[Rows of scene-based questions]
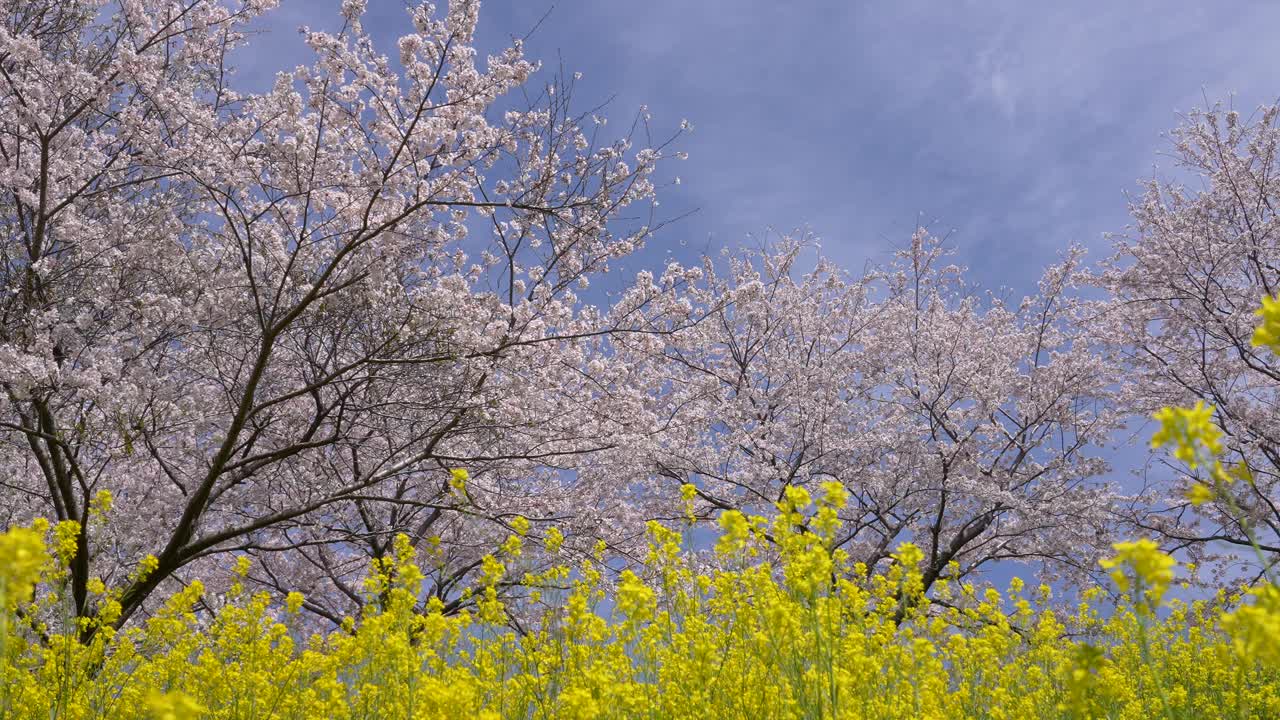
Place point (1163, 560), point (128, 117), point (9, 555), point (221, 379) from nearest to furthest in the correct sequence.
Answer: point (1163, 560) < point (9, 555) < point (128, 117) < point (221, 379)

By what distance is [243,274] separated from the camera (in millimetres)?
9844

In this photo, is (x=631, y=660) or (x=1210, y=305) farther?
(x=1210, y=305)

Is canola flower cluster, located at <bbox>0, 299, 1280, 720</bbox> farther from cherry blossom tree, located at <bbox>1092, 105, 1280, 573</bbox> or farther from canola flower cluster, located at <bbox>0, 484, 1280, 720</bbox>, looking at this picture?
cherry blossom tree, located at <bbox>1092, 105, 1280, 573</bbox>

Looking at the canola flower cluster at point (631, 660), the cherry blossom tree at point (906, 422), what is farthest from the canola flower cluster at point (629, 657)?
the cherry blossom tree at point (906, 422)

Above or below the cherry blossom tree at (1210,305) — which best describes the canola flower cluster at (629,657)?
below

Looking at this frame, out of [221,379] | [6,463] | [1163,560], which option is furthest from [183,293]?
[1163,560]

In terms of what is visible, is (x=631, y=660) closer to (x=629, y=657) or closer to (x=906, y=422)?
(x=629, y=657)

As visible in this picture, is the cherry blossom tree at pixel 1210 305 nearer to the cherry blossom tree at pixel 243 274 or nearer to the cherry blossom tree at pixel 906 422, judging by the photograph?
the cherry blossom tree at pixel 906 422

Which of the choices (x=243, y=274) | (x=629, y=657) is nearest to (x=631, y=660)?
(x=629, y=657)

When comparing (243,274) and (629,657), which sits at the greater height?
(243,274)

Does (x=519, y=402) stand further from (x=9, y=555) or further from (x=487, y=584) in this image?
(x=9, y=555)

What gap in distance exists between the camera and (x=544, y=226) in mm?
9406

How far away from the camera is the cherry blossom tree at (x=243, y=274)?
8.50m

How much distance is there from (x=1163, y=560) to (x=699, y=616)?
344 centimetres
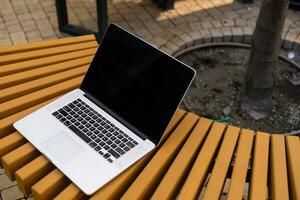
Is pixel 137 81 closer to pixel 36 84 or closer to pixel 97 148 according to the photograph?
pixel 97 148

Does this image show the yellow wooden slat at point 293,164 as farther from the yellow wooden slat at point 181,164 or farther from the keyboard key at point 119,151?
the keyboard key at point 119,151

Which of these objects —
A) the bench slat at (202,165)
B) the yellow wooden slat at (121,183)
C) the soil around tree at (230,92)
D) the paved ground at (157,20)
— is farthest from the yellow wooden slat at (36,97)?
the paved ground at (157,20)

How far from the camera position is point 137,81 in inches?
79.3

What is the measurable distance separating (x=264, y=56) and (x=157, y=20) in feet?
6.28

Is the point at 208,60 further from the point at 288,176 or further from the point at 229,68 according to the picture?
the point at 288,176

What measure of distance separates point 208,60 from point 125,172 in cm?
243

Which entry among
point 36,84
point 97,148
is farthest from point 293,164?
point 36,84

WORK TO DO :: Return the rows without any changes, starting at the line that contains "What is the" and ending at the last line of the rows, with both ends included.

RESULT OF THE TASK ::
What is the measurable distance separating (x=264, y=56) and (x=157, y=20) in feet?
6.28

Is the point at 208,60 further from the point at 288,176 or further from the point at 229,68 according to the picture?
the point at 288,176

What measure of distance separates point 208,60 from point 125,172 in cm?
243

Which entry among
point 36,84
point 97,148
is farthest from point 293,164?
point 36,84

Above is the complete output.